Saturday, September 26, 2009

Another lot of Warmist nonsense debunked

The medieval warm period is vastly inconvenient to Warmists and they try on occasions to erase it from their data summaries. But it is not going away so their next line of defence is to say it was a Northern hemisphere event only. That was always pretty absurd (and raised more questions than it answered) but the study reported below gives it another kick in the pants by showing that the Northern and Southern hemisphere climates move in tandem. See also here and here.

Two of the most important questions in paleoclimatology are, how are the climates of the Northern and Southern Hemispheres linked, and what are the roles of the high latitudes and the tropics in driving and transmitting climate changes? Past investigations have concentrated on the study of large, rapid climate changes like deglaciations or the Younger Dryas because they are the easiest ones to see and to date. Licciardi et al. (p. 1677) expand the scope of these investigations by determining precise cosmogenic isotope ages for glacial moraines formed in the Peruvian Andes during the Holocene (the last 11,000 years).

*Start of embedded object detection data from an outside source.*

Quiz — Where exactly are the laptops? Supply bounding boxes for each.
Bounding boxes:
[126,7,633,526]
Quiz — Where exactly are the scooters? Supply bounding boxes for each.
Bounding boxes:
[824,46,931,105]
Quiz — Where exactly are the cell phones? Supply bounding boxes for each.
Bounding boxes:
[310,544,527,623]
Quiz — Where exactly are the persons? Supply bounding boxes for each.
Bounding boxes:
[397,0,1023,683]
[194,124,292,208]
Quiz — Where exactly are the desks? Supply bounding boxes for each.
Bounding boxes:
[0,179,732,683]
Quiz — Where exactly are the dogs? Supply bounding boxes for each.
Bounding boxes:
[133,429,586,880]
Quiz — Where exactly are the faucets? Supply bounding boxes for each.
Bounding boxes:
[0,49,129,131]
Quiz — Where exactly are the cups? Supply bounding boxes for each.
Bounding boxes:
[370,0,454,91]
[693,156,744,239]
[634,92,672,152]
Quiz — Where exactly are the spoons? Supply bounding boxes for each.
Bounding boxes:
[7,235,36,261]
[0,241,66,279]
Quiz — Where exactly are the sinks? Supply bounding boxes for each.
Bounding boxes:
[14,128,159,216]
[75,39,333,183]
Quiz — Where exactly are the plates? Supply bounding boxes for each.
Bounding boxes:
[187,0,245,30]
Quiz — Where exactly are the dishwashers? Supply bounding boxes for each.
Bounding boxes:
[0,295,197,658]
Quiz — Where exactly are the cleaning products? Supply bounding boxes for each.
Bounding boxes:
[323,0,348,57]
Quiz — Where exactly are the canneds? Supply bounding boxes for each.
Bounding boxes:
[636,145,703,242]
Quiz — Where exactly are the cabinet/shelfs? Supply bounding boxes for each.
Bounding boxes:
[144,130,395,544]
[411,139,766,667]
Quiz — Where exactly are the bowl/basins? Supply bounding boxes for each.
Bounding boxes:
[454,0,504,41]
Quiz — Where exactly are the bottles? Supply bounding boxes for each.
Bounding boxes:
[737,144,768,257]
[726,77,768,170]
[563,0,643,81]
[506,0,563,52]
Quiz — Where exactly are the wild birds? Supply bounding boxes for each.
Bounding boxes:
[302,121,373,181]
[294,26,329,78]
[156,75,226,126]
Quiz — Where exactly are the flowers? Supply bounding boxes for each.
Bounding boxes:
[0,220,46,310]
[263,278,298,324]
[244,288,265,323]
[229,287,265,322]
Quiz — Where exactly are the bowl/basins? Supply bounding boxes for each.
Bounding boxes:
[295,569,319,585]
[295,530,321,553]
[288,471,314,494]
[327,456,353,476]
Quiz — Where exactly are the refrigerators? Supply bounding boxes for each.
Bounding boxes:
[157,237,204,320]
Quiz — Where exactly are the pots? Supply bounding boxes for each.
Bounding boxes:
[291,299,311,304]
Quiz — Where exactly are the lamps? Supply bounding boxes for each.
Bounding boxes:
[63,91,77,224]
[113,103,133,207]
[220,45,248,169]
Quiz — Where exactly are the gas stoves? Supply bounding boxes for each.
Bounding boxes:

The precision of these data reveals a broad correlation between Peruvian glacial advances and climate in the North Atlantic region, revealing important climate linkages between the tropics and higher latitudes.


Journal abstract follows:

Holocene Glacier Fluctuations in the Peruvian Andes Indicate Northern Climate Linkages

By Joseph M. Licciardi et al.

The role of the tropics in triggering, transmitting, and amplifying interhemispheric climate signals remains a key debate in paleoclimatology. Tropical glacier fluctuations provide important insight on regional paleoclimatic trends and forcings, but robust chronologies are scarce. Here, we report precise moraine ages from the Cordillera Vilcabamba (13°20'S) of southern Peru that indicate prominent glacial events and associated climatic shifts in the outer tropics during the early Holocene and late in the "Little Ice Age" period. Our glacier chronologies differ from the New Zealand record but are broadly correlative with well-dated glacial records in Europe, suggesting climate linkages between the tropics and the North Atlantic region.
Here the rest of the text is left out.